OGDEN -- About 50 Weber County residents spent Wednesday evening at the Weber State University Alumni Center hearing about all aspects of the proposed Weber County Library Bond vote that is going on now by mail and on June 25 -- the day when voters can go straight to the polls to vote.
The forum was sponsored by the Olene Walker Institute, based out of WSU, to help educate the community about the bond and how it will affect residents, said Carol McNamara, director of the institute.
She was impressed with the turnout and the information that was given and discussed. The Friends of the Library approached McNamara about sponsoring the event so it could reach another group that would be voting.
"We want to facilitate civic discussion," McNamara said. "I think we did that here tonight."
If approved, the $45 million general obligation bond will increase taxpayers' property taxes $13.50 annually, based on a $161,000 home.
Those in attendance heard presentations from John Sillito, a professor and historian from Weber State University; Lynnda Wangsgard, Weber County library director; Dan Olsen, comptroller for Weber County; and Ricky Hatch, the Weber County clerk auditor.
Both Wangsgard and Sillito talked about the need for libraries, but Wangsgard focused on the need for libraries in the Weber County area and the need for the bond, which if passed would facilitate the building of a brand-new southwest branch, an addition to the north branch and a complete renovation of the Ogden main branch.
All three libraries are below capacity for the amount of traffic they have. The Weber County Library system has seen a 10 percent increase in use in recent years, Wangsgard said.
Olsen talked about the logistics of the bond and said Weber County has an excellent bond rating, which means better bond rates for the county. Residents would see only a $7.50 increase per year until 2016 and then an additional $6.00 increase for 18 more years, he said.
Hatch talked about the vote-by-mail process -- a first-time process for Weber County voters. The vote-by-mail is already seeing great success. Mail-in votes have only been coming in for three days and voter turnout is already at 8 percent -- the same rate for the overall 2010 primary election.

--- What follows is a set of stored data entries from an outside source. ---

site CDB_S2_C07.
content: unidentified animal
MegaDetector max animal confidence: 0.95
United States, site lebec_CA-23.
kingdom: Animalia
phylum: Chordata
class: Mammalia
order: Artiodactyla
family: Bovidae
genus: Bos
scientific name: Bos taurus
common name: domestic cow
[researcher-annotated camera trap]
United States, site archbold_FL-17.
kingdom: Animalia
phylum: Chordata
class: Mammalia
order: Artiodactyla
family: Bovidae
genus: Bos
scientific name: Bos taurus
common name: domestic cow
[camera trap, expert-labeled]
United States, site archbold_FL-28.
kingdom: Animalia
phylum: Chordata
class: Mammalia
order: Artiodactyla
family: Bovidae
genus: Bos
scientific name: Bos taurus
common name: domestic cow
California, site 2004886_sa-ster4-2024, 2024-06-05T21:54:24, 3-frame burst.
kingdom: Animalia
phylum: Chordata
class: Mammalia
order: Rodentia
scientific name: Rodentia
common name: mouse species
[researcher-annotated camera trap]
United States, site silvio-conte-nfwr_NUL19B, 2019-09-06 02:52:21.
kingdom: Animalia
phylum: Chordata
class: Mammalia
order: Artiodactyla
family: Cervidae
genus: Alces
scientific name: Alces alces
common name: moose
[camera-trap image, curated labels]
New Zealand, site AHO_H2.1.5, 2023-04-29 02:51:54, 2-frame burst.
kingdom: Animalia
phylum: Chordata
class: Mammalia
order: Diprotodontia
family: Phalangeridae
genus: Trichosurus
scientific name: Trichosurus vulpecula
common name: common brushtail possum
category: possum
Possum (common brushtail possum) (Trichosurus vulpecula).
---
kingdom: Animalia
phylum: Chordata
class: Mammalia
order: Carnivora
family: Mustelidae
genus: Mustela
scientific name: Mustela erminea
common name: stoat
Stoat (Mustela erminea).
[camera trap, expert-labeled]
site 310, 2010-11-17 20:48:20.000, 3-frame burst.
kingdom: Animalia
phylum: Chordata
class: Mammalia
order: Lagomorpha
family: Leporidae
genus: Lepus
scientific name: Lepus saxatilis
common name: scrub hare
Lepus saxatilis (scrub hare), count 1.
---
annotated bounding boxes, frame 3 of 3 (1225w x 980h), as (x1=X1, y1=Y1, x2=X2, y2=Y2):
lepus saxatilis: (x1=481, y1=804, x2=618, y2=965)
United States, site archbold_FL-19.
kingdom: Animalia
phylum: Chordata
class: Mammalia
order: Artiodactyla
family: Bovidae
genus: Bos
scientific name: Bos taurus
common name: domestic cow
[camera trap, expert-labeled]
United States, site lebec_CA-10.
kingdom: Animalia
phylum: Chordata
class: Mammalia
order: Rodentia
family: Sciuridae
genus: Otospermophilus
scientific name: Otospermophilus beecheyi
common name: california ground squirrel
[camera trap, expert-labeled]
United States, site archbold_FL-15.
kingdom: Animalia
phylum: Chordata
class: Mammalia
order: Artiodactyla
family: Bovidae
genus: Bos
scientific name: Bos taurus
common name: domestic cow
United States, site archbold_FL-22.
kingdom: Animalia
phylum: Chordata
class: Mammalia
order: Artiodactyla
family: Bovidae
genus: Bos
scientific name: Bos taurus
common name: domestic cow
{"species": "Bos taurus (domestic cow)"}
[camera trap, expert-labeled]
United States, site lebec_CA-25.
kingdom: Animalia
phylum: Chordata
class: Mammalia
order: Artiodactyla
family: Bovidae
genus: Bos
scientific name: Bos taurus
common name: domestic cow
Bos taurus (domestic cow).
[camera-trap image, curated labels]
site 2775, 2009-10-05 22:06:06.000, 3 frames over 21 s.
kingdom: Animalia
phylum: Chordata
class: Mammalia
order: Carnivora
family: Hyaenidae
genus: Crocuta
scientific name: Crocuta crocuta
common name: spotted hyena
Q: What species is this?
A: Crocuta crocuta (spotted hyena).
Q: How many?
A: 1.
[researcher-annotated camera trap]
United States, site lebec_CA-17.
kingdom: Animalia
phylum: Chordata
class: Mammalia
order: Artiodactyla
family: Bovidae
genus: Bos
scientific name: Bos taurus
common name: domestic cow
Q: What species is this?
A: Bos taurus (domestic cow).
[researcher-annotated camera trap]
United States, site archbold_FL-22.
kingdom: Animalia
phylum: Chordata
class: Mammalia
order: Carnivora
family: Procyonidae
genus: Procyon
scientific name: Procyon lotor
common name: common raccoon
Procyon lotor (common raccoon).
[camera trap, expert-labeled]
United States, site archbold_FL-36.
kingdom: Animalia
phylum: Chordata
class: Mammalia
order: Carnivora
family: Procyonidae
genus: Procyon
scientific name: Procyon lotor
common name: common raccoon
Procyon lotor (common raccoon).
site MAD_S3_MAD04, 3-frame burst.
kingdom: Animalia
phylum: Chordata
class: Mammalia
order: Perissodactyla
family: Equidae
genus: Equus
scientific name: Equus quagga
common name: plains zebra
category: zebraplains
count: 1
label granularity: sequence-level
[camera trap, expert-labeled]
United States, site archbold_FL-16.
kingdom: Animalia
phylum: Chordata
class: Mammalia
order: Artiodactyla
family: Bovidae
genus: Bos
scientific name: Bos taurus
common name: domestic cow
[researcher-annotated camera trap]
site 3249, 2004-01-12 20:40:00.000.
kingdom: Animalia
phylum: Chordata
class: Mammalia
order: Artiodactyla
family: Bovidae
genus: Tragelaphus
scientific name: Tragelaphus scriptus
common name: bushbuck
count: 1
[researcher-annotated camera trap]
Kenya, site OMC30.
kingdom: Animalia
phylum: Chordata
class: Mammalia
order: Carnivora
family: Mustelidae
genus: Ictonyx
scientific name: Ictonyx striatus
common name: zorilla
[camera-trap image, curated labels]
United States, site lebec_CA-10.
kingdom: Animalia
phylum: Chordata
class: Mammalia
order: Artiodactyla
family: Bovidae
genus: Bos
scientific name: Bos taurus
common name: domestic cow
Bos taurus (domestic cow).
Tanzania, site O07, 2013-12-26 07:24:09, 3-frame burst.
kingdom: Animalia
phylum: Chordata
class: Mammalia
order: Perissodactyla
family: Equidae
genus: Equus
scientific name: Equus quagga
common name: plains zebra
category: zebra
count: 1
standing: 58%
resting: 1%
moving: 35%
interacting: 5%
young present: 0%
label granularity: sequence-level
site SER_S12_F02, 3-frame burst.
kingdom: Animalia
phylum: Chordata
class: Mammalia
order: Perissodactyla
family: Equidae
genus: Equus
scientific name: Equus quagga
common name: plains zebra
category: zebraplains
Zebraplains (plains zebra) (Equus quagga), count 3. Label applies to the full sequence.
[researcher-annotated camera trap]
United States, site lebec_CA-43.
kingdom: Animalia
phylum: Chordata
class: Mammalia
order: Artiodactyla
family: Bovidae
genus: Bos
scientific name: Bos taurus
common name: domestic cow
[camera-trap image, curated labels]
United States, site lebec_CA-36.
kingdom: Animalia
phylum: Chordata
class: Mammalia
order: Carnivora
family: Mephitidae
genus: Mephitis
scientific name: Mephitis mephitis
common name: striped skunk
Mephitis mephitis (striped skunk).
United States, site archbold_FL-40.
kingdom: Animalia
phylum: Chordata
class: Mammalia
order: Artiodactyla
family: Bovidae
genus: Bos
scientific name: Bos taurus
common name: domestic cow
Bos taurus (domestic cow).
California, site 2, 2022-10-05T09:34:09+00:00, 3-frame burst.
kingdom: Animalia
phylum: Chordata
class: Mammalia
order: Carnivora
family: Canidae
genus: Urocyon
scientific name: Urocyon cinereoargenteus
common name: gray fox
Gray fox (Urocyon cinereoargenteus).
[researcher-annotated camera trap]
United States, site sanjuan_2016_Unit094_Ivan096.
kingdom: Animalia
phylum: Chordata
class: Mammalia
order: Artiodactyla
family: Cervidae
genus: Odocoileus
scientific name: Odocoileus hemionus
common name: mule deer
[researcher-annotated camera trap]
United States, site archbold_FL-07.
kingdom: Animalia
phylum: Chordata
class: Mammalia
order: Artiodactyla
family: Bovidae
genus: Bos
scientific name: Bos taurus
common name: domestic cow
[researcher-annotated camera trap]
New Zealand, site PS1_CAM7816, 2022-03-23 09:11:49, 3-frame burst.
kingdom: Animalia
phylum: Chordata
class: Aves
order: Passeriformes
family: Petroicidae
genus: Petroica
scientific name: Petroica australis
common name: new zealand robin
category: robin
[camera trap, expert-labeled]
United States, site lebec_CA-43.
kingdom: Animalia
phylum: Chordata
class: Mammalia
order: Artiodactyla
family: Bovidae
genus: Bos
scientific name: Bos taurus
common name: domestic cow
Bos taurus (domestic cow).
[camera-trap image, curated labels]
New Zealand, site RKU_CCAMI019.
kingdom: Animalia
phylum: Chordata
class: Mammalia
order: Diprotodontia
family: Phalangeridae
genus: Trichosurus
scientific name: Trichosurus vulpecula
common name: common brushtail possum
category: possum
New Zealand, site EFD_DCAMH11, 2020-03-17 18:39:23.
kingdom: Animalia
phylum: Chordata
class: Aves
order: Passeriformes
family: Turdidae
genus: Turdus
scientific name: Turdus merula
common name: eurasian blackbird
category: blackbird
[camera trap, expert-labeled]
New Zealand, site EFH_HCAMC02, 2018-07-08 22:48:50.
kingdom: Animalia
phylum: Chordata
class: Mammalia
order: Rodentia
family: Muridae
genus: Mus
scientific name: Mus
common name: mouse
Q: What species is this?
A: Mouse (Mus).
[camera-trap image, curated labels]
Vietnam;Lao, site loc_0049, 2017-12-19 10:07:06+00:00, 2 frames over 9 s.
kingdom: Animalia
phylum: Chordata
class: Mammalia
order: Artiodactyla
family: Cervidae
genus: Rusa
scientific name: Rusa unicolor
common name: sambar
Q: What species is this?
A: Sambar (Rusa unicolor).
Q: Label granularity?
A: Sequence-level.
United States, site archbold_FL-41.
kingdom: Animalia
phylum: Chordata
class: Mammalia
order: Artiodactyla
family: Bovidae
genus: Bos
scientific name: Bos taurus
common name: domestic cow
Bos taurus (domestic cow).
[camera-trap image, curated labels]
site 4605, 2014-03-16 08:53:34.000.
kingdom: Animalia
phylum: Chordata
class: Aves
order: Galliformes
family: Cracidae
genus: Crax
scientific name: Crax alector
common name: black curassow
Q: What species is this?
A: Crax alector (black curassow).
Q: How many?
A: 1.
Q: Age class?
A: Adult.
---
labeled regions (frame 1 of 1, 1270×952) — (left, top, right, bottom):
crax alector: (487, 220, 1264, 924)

Hatch said residents can choose to mail in votes -- registered voters should have received packets by now -- or they can go to any of six polling locations to drop off ballots. Residents can also vote on June 25 at those same locations. For polling locations, visit http://www.co.weber.ut.us and click on the library bond vote link.
Those attending the forum asked a few questions. Some wanted to know how the library would handle the extra flow of students who would need assistance because of Ogden School District's decision to stop staffing licensed media specialists. Wangsgard said the libraries do expect more students because of the district's decision, and the staff will be happy to help, but she said the librarians may not have the expertise needed to help students with the wide range of questions that would be asked. Students will never be turned away, however.
Nancy Crocker teaches at Northpark Elementary School in Roy and came to the forum because she wants to do anything she can to see that the library bond gets passed. She told the crowd that about one-third of her students do not have the Internet in their homes, so the library is an important resource for them. She sees the need for a new southwest branch because the current branch is simply not big enough or easy to access.
"I want my students to have 21st-century resources," Crocker said.
Wangsgard said 344,000 half-hour Internet sessions are allocated at the library this year, and more money would help add more computers and meet the growing needs of people to access the Internet.
No one at the forum spoke up against the bond.